The court reviewed the Civil Procedure Rules 1998, Rule 52.11 and Practice Direction 52A, in particular section 6 of PD52A. The court reviewed the cases of R (on the application of Lunn) v Governor of Moorland Prison  EWCA Civ 700 [para 22]; Serious Organised Crime Agency v O’Docherty (also known as Mark Eric Gibbons) and another  EWCA Civ 518 at .
The court further reviewed M v Home Office  UKHL 5; and Isaacs v Robertson  AC97 that even if there is doubt as to the court’s jurisdiction it is still binding.
The judge was wrong to hold that the issue of deprivation of P’s liberty was not dealt with by the CA on 30th January 2015. The CA allowed the appeal from the second judgment of Mostyn J.
The CA held that Mostyn J was wrong to say that the CA’s order was ultra vires because it was made by a procedurally impermissible route.’
The CA held that the judge’s “passionate view that the legal analysis of the majority in Cheshire West is wrong is in danger of distorting his approach to these cases.
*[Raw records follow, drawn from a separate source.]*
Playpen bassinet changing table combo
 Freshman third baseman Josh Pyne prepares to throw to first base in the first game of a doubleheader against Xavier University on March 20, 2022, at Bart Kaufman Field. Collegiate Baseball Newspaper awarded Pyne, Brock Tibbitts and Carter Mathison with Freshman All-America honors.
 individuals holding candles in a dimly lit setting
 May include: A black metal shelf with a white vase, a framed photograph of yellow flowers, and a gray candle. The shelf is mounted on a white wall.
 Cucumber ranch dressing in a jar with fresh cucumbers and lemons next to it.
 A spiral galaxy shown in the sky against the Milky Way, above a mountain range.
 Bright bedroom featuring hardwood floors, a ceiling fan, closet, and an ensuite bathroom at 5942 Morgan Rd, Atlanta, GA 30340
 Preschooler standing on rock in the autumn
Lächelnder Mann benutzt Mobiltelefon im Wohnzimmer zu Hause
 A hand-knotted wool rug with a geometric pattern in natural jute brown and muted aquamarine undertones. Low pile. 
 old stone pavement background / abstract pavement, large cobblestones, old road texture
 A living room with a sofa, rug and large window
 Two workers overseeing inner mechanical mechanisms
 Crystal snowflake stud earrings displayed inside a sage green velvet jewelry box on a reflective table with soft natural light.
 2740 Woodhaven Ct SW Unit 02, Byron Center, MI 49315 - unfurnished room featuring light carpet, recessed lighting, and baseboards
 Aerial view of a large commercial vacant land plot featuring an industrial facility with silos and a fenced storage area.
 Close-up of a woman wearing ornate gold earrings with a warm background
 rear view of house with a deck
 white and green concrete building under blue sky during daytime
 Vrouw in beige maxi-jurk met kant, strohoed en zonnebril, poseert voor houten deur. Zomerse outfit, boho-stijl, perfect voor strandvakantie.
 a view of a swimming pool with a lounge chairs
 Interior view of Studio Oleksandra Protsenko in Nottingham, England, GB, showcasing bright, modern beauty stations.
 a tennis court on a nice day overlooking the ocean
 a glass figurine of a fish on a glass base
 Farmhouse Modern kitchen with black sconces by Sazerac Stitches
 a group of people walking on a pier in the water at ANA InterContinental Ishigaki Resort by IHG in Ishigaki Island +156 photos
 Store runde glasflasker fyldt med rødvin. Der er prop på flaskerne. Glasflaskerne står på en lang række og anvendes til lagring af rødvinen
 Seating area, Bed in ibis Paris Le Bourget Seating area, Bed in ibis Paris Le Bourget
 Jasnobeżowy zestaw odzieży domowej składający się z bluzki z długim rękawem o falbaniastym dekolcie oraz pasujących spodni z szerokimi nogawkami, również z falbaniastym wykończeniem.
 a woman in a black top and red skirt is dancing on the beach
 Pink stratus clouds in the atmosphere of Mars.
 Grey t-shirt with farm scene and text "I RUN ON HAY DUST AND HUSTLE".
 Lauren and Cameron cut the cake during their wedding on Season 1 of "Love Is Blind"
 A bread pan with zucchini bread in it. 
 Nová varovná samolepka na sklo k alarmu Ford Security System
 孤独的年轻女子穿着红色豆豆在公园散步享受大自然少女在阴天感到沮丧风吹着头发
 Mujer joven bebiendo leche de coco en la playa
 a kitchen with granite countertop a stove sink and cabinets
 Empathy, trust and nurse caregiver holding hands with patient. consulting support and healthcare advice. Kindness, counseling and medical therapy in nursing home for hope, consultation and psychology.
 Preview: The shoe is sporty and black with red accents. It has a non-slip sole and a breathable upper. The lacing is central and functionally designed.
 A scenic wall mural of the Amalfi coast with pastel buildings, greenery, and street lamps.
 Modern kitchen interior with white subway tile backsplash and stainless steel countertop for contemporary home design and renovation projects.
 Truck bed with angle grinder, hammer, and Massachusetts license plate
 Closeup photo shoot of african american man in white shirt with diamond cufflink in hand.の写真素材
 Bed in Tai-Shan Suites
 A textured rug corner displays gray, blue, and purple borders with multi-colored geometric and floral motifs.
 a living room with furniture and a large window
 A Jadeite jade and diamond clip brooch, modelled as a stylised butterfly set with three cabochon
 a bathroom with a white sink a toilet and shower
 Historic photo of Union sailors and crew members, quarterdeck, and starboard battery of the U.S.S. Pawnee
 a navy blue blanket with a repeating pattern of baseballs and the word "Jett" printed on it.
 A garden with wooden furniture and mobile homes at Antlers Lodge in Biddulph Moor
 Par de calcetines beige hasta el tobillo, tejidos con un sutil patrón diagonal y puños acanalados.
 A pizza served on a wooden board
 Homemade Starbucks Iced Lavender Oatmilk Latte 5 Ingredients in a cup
In the light of the unfortunate history, we are of the opinion that the review should be conducted by a different judge, who need not be a high court judge.”
The CA accepted that their early order did not explicitly state that there was a deprivation of liberty and the wording in paragraph 2 of their order might suggest that the court was not deciding that the restrictions on P were in fact a deprivation of liberty. But if read in their context the meaning was clear for two reasons; paragraph 1 governs the whole order that the appeal was allowed, and the remaining paragraphs are the consequential directions after allowing the appeal. When read with section 6 of the notice of appeal it was clear the CA were determining whether or not P was being deprived of her liberty.
The court looked thoroughly at paragraph 6.4 of PD52A and rule 52.11 and held that the court has discretion to allow an appeal by consent on paper without determining the merits at a hearing ‘..if it is satisfied that there are good and sufficient reasons for doing so.’ (see paragraph 25 and 26). The court gave guidance as to what those good and sufficient reasons would be at paragraph 26:
‘If the appeal court is satisfied that (i) the parties' consent to the allowing of the appeal is based on apparently competent legal advice, and (ii) the parties advance plausible reasons to show that the decision of the lower court was wrong, it is likely to make an order allowing the appeal on the papers and without determining the merits. In such circumstances, it would involve unnecessary cost and delay to require the parties to attend a hearing to persuade the appeal court definitively on the point.'
The CA made it clear that they were concerned with the interests of the parties and the public interest, and the interests of the judge is irrelevant.
The court was concerned that this was the second appeal in this case and that both parties have agreed the appeal should be allowed on both occasions. There was concern that this has led to considerable and unnecessary costs and unnecessary use of court time.